When microsoft releases a new product that breaks your own product that was using the public apis, then its legitimate to cry foul.
The difference is microsoft was making it so products could only work if they approved them.
Apple is merely saying "you're responsible if you use these, they will change".
Yeah, that's a double standard. Nope.
Yeah, and you guys panned the ipod too: http://apple.slashdot.org/article.pl?sid=01/10/23
Can you say "double standard"? When Microsoft has undocumented, private, internal APIs, everyone cries "Foul!" and accuses them of hiding these APIs from developers.
You're right, you don't get it. The difference is that Microsoft uses undocumented APIs in their products that are sold outside of windows, while other application vendors don't get the benifit of those APIs. Apple's undocumented APIs are internal to the OS, and they don't use them in software that they sell in competition with third party application vendors. If an API is undocumented because it's internal to the OS it's OK, but if it's undocumented to give you an edge over other application vendors then it's wrong.
The Apple monitors are *not* incompatable with the rest of the PC world. The connector is based on a basic DVI connection and adds power and USB. You can get an adaptor from Apple themselves. And if you are considering spending $3500 certainly $150 is hardly a problem, as the entire package is still cheaper than most other LCD monitors.
Apple in recent years has gone to great lengths to use standards, realizing that they cannot make Apple Bus and AppleTalk etc. and expect companies to design hardware that works with their proprietary protocol.
In fact I'm hard pressed to think of a single proprietary protocol or otherwise that is in use in any modern mac. USB, Firewire, ATA, standard SDRAM, DVI, TCP/IP, 10/100/1000 Ethernet, 802.11b, etc.
Not trying to say that Apple doesn't do dumb things, but I think they've gotten a lot smarter in the last few years, and I think its worth giving them credit where credit is due.
Spyky
The thing is that Apple has done something remarkable here. They have put Unix on the desktop of ordinary users. The flexibility and extensibility of this OS is beyond belief. They haven't dumbed down Unix, they have transformed it. My kids can set up an Apache server in about five minutes. They can't do that with any other OS.
I use Windows, Linux and Mac every day, and like them all. But objectively, OSX is light years ahead of anything else. IMHO, that is. It will take another year or two before this becomes clearly apparent.
Look at our primary sources here:
"Apple is uptight about (changes to the interface)," said Brian Wilson, business manager at Unsanity, which has created a number of OS X interface utilities. "But at the same time they haven't given us any grief. We've had neither help nor hassle."
Sounds like a draconian regime of not caring much, doesn't it?
"It's the end of an era," said Greg Landweber, co-developer of Kaleidoscope, one of the most popular Mac customization tools ever created. "Under the old Mac system, doing these little interface tweaks was really easy. You could change almost anything. Now, you can't change the way they work, only their appearance."

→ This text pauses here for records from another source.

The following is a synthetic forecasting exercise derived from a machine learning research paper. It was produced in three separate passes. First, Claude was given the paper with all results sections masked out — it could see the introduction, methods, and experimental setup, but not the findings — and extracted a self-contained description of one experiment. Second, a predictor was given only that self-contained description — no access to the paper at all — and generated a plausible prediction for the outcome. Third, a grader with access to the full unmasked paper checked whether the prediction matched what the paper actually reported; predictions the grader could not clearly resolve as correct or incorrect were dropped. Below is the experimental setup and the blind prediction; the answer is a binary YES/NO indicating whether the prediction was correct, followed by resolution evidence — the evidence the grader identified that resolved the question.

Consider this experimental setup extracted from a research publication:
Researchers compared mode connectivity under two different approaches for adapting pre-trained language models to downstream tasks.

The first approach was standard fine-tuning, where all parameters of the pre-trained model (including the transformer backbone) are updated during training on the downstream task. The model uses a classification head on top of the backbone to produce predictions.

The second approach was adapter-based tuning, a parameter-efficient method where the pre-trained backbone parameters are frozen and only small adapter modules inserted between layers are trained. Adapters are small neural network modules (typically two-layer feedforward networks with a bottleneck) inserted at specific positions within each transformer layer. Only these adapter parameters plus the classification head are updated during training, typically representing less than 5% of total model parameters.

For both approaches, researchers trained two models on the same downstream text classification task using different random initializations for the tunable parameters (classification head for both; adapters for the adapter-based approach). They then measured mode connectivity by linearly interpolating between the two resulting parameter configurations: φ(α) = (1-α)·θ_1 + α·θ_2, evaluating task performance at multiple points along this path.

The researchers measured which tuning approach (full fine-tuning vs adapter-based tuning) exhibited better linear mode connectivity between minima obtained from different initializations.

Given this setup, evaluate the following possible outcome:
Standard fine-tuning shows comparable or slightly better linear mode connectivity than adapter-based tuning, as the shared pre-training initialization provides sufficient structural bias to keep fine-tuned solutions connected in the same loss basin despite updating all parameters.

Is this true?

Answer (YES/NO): YES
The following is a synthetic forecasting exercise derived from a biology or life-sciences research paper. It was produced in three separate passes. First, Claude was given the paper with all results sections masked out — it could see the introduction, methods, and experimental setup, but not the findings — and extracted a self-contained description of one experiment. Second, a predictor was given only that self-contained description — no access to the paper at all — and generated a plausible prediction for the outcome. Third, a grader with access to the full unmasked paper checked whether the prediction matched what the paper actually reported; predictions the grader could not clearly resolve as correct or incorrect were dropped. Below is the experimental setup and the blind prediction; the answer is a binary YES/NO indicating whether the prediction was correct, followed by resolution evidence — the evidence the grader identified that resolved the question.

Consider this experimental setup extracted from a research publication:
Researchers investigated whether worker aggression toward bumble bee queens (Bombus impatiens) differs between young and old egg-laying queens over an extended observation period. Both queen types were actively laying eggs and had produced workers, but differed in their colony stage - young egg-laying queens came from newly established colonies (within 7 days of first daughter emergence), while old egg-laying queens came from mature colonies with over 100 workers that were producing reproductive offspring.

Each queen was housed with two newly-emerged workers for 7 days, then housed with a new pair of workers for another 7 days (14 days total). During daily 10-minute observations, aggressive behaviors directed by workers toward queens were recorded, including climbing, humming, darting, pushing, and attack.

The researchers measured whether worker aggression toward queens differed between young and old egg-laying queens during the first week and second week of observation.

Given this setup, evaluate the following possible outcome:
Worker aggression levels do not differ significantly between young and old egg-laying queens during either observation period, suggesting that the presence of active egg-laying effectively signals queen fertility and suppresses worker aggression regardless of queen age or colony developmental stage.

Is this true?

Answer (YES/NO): NO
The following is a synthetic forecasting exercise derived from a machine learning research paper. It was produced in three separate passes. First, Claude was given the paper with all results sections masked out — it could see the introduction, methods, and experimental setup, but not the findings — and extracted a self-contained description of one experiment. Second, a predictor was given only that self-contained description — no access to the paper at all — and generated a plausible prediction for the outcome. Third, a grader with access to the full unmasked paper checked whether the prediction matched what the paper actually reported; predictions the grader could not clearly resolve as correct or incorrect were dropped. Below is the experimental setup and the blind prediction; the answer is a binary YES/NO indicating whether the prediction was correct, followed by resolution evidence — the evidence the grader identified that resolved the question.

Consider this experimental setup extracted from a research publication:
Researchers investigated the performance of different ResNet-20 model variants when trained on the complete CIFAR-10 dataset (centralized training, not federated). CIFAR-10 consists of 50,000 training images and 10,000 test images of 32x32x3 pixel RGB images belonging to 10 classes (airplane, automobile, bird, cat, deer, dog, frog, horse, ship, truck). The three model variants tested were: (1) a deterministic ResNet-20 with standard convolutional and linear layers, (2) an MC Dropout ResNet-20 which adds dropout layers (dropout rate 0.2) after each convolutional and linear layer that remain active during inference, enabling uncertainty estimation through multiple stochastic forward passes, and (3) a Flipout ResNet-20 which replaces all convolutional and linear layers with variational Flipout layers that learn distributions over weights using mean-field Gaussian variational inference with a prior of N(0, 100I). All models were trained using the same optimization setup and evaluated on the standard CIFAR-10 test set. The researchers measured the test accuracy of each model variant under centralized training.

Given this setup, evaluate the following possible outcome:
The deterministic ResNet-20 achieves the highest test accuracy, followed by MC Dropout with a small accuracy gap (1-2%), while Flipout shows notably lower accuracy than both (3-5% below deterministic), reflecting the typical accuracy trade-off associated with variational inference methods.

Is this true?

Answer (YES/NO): NO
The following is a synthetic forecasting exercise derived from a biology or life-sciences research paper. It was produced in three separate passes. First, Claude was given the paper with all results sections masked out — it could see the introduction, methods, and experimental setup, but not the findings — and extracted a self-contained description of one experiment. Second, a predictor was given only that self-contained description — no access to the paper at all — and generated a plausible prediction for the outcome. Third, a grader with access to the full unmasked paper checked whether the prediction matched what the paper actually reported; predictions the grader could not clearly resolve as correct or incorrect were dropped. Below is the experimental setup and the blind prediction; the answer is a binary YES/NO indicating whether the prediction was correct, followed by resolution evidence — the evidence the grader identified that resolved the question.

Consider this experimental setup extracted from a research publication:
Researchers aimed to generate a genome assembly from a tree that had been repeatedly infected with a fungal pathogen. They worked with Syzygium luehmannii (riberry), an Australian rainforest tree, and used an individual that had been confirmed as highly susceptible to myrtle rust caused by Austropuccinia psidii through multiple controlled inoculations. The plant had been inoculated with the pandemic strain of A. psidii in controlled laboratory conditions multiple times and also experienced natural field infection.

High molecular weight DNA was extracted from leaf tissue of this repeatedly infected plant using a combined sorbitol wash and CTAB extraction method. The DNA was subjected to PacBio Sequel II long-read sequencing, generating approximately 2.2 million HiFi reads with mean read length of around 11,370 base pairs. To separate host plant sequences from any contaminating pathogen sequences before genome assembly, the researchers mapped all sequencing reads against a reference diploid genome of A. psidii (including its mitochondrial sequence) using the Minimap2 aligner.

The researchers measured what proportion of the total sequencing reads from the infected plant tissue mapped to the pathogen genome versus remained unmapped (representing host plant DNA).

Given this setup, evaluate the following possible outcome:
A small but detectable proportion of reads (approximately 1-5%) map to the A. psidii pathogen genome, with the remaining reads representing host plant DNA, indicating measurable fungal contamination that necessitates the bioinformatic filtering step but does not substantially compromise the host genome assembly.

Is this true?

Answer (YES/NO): YES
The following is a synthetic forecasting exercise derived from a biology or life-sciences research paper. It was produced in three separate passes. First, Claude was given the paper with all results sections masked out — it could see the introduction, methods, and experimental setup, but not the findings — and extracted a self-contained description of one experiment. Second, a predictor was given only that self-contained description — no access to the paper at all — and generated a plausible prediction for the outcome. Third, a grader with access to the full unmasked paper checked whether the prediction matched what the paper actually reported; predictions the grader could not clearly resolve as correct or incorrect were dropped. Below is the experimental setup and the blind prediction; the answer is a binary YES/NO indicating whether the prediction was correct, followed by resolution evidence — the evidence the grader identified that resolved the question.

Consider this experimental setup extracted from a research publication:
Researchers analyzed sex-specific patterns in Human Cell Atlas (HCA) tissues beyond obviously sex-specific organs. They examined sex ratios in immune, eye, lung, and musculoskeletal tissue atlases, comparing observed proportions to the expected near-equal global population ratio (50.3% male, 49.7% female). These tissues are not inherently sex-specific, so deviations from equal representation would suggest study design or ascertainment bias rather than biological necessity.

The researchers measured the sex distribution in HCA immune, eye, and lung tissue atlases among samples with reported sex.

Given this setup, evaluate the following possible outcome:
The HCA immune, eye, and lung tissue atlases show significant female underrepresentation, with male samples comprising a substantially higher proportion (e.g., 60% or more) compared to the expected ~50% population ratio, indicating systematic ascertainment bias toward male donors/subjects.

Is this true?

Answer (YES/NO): NO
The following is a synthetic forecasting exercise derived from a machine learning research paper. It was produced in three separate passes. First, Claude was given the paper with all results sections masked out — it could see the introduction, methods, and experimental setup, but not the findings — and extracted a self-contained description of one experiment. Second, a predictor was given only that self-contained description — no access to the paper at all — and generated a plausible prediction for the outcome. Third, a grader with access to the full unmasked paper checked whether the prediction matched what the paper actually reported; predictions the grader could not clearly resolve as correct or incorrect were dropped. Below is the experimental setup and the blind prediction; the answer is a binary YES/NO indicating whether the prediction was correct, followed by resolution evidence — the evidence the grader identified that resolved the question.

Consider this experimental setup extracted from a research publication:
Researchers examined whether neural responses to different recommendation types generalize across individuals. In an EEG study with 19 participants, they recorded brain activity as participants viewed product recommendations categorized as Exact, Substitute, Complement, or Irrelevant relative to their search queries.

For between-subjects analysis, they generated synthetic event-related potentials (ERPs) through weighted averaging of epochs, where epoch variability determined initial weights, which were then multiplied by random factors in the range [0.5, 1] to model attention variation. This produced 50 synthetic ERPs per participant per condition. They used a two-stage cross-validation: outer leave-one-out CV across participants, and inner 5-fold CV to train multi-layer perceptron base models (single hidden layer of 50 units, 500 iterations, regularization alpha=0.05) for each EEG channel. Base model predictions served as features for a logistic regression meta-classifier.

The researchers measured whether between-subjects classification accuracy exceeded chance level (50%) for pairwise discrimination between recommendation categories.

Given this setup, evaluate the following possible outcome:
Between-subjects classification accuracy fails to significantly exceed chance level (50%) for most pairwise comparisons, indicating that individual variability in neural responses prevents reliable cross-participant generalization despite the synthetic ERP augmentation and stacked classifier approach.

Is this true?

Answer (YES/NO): NO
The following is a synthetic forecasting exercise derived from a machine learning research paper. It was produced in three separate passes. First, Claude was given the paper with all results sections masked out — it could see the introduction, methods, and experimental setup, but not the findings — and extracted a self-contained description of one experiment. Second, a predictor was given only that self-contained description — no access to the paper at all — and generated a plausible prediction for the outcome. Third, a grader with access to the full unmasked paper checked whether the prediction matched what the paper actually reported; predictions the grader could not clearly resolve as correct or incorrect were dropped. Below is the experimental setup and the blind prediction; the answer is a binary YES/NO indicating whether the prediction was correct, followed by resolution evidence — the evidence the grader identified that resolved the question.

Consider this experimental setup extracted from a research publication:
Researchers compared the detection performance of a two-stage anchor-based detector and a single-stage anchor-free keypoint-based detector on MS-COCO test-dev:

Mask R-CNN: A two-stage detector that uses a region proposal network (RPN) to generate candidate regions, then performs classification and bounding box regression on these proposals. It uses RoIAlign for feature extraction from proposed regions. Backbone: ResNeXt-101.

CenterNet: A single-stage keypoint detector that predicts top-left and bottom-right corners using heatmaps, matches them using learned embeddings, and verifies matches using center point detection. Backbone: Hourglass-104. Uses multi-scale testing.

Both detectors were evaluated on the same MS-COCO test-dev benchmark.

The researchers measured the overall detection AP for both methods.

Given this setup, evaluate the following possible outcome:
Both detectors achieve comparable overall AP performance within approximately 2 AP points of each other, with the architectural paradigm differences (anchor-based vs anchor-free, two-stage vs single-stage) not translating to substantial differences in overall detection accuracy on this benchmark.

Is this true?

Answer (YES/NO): NO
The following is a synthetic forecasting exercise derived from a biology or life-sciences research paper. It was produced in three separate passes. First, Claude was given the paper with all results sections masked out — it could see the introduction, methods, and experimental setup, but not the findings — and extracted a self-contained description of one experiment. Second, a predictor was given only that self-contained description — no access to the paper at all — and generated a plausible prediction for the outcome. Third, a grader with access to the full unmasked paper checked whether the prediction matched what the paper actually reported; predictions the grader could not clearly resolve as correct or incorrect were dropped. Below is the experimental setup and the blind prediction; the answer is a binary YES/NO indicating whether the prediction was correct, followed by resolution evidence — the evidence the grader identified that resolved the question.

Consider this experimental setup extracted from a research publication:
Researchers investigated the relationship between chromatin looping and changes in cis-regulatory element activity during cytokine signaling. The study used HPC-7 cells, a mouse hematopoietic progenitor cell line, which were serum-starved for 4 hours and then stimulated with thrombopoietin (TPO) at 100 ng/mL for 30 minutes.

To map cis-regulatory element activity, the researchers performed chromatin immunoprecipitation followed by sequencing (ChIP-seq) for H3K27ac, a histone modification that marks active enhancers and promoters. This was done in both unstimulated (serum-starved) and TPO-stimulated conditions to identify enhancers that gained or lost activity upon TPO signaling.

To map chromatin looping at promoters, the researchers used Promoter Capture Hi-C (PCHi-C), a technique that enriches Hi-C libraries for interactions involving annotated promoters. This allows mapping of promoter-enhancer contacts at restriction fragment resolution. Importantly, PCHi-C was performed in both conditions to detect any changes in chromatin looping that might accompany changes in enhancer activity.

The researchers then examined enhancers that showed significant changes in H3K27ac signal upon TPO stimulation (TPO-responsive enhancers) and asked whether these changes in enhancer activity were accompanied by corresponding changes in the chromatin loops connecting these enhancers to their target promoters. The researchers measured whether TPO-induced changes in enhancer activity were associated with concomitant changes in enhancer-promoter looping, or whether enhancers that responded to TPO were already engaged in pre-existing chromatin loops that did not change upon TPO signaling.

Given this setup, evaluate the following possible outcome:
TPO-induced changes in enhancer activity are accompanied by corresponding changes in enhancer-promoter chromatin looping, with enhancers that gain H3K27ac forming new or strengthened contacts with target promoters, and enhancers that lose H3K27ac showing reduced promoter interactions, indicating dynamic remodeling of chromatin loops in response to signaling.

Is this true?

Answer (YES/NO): NO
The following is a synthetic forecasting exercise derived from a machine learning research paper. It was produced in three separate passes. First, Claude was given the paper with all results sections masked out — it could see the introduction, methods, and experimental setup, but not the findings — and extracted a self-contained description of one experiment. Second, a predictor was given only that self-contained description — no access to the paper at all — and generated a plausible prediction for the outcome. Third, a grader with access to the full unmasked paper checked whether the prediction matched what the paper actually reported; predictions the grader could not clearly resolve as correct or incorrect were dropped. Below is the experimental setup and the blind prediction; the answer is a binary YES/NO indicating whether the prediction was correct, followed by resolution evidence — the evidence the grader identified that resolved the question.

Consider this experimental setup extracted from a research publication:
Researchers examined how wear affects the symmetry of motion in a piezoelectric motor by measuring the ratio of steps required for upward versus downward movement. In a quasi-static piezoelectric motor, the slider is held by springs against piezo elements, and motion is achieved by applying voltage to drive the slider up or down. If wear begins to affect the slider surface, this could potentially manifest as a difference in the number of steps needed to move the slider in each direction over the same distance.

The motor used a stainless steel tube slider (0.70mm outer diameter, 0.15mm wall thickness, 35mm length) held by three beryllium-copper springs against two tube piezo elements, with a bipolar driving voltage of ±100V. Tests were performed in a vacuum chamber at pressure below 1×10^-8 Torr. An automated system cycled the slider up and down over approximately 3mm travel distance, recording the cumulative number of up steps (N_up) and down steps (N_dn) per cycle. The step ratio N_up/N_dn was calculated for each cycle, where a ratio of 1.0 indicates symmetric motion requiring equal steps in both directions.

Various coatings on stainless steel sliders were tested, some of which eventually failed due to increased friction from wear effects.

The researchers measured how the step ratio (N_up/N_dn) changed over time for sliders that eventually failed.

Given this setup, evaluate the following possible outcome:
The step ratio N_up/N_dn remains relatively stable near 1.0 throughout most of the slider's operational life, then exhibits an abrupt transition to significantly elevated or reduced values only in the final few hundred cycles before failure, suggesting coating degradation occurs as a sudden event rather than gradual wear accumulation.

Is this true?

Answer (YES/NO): NO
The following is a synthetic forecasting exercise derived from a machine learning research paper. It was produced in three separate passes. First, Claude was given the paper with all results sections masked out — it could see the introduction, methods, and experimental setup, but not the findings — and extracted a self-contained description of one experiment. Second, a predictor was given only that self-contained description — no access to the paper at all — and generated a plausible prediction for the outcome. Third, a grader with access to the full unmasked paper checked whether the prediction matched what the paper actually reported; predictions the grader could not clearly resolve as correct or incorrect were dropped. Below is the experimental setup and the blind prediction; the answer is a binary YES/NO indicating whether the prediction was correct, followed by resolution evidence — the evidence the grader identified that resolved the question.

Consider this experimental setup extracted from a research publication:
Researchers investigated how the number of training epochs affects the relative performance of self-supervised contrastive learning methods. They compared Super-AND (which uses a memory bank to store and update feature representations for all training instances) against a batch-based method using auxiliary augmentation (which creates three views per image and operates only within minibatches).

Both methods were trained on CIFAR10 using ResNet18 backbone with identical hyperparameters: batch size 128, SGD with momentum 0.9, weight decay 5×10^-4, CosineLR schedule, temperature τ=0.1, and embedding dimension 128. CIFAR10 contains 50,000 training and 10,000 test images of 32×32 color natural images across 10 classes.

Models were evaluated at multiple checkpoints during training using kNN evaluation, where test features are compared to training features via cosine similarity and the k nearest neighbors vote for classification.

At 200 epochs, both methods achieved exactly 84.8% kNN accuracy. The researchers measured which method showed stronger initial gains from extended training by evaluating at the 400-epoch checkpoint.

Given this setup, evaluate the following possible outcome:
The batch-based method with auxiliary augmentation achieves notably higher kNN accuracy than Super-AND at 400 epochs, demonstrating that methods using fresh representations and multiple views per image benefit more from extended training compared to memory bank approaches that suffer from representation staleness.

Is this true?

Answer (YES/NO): NO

Greg Landweber's take, then, is that you can change the appearance, you just can't move the functional elements to completely different locations. Did anyone really use the Kaleidoscope themes that had the window buttons on the side? Those are the ones that just hit the rocks.
I took delivery on my 17" iMac last Friday. Believe me, there's no shortage of tweaks to the UI. I'm running a handful now. If Apple's making noise just now, it's just to emphasize that tweakers are there only at Apple's discretion -- always the case, right?
Just another overstated conflict story where there really isn't much of a conflict, if you ask me.
"Fundamentalism" isn't about divine morality. It's about human authority.